▸ **What the task requires**:
Word for word, please restate the lines from the beginning of the data through the line in which "common name: springbok" appears.

[Records from a data collection]
◇ ◇ ◇

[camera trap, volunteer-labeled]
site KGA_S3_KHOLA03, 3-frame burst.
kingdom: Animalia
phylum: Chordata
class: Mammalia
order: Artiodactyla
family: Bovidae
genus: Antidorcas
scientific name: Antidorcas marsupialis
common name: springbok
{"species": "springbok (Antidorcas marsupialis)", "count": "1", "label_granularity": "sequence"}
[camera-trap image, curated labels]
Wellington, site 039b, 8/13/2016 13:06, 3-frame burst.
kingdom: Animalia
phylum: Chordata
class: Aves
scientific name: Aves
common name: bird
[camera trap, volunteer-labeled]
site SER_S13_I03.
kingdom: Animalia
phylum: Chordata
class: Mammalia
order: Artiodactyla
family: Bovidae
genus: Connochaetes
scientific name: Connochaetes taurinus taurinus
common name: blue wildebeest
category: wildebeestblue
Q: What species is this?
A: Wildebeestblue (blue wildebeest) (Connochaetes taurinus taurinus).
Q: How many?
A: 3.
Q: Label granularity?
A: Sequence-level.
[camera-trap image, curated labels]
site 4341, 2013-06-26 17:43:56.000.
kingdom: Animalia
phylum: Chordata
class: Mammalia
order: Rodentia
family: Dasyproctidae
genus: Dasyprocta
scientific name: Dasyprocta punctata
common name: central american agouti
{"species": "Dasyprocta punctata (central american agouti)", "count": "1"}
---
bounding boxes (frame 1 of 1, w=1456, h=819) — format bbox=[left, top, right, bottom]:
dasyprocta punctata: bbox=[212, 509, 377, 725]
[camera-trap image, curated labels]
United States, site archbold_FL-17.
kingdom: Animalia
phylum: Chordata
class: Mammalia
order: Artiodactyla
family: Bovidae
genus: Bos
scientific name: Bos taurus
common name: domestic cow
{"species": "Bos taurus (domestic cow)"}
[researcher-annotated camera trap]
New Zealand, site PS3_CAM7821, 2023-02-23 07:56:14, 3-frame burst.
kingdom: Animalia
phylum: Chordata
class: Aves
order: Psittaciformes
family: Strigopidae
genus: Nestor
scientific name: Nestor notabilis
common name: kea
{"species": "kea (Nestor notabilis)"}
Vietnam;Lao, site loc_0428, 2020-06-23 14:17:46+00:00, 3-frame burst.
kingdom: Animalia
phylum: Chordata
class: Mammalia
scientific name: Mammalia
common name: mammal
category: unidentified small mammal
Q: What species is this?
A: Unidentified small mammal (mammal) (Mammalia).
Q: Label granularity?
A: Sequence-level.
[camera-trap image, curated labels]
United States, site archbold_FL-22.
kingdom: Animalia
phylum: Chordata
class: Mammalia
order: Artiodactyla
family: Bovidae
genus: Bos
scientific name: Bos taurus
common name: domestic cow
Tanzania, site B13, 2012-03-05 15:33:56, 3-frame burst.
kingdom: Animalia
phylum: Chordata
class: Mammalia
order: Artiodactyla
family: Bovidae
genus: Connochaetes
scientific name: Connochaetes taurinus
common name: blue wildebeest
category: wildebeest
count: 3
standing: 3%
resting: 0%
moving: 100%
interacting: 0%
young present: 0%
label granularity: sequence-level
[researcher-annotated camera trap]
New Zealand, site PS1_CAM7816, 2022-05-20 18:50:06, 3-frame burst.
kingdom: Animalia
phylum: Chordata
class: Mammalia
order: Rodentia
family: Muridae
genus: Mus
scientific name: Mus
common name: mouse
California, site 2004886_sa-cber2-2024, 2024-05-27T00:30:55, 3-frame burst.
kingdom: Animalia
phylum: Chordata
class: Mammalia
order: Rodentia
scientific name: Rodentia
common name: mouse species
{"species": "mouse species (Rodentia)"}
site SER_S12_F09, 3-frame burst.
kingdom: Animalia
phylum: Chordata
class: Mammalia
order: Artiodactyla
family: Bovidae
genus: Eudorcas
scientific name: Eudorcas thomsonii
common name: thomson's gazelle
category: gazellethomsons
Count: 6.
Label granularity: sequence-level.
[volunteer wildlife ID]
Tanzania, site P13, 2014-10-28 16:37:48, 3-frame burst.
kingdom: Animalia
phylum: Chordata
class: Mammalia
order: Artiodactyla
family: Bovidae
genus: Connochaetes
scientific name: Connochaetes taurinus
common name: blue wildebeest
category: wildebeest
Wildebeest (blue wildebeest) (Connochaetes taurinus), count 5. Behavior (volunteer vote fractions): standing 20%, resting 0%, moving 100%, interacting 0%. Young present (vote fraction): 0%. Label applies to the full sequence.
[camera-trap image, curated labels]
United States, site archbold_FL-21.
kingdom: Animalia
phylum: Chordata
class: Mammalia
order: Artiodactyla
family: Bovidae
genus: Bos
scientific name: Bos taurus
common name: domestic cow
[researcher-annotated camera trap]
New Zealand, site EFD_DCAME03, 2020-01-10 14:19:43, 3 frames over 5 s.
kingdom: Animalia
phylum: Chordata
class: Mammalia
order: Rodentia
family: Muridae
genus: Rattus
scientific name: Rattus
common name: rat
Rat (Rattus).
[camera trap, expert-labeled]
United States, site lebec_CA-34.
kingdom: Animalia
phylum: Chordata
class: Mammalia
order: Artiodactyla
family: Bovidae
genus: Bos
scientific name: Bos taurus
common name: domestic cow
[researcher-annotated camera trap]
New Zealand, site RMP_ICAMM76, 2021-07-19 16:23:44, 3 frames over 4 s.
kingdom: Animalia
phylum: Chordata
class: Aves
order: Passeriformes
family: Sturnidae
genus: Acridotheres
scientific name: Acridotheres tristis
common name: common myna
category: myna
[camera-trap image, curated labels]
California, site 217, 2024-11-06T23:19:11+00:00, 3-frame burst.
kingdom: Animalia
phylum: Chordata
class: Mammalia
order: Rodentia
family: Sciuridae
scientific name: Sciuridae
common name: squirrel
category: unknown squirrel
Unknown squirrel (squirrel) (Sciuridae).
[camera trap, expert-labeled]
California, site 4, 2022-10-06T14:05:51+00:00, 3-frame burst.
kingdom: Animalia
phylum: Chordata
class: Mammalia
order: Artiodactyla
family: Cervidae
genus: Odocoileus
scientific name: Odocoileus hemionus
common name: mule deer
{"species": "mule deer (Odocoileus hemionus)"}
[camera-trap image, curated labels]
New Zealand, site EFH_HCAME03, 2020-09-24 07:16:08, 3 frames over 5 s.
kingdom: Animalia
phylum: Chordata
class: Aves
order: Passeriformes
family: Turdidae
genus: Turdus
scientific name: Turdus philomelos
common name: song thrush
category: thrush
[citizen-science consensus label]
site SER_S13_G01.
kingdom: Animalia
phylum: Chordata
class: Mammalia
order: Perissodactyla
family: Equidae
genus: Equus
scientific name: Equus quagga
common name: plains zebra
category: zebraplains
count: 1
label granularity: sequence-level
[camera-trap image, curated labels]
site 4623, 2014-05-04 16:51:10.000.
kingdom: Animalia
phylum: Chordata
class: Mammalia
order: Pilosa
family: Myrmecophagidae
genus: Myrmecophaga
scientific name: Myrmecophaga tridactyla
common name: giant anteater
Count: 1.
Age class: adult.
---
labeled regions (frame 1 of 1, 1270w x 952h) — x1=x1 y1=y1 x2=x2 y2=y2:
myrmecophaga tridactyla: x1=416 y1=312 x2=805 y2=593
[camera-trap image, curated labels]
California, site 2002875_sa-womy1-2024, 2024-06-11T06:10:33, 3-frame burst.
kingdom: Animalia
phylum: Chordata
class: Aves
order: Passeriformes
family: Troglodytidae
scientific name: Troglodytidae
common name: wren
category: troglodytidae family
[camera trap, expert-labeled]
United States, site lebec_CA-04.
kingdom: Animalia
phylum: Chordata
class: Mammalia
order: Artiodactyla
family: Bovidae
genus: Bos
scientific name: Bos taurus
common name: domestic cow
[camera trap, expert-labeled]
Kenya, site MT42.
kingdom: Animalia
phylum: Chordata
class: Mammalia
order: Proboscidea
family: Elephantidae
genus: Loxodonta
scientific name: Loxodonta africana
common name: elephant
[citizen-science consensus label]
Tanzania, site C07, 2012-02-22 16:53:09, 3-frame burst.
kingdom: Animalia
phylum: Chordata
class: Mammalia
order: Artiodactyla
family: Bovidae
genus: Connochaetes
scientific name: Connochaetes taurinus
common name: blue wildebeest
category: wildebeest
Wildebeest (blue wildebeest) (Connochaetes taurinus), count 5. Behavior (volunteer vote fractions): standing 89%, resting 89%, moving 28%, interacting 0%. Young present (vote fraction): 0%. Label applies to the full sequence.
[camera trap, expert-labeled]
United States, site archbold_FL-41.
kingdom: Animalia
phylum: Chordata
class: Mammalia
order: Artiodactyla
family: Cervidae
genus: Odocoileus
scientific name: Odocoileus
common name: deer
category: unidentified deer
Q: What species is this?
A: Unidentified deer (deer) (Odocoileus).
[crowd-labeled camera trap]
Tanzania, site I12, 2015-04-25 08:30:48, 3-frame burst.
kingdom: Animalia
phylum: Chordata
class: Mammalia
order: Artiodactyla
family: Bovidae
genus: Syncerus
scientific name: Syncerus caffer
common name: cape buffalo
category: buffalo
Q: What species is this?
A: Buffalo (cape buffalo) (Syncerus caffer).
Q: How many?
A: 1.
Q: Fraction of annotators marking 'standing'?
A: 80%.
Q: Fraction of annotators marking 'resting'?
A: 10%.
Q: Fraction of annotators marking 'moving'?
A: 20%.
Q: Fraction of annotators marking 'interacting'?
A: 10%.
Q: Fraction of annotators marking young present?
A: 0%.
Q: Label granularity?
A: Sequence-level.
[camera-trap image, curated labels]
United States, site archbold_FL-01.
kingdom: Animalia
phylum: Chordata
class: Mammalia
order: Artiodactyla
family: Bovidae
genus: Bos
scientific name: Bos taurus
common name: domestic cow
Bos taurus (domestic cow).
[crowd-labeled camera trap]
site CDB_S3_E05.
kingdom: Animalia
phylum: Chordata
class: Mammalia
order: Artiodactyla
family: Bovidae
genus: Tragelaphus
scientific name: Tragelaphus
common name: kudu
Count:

◇ ◇ ◇

▸ **Result of this exercise**:
[camera trap, volunteer-labeled]
site KGA_S3_KHOLA03, 3-frame burst.
kingdom: Animalia
phylum: Chordata
class: Mammalia
order: Artiodactyla
family: Bovidae
genus: Antidorcas
scientific name: Antidorcas marsupialis
common name: springbok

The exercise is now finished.